_Your instructions_
From the entries below, return only the lines starting at the one that contains "Commercial Stainless Steel" and ending at the one that contains "日本Asahi 400 毫升啤酒杯", exactly as they stand.

_Data provided_
################

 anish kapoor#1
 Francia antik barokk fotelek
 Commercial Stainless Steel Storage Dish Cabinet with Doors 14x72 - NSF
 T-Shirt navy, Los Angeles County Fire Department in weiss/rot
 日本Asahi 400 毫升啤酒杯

################

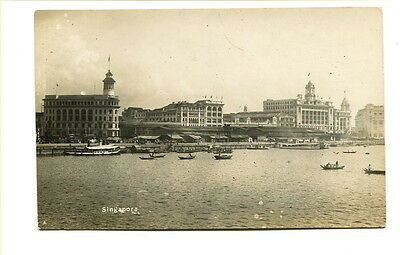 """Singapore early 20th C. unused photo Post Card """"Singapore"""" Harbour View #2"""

################

_Reply_
 Commercial Stainless Steel Storage Dish Cabinet with Doors 14x72 - NSF
 T-Shirt navy, Los Angeles County Fire Department in weiss/rot
 日本Asahi 400 毫升啤酒杯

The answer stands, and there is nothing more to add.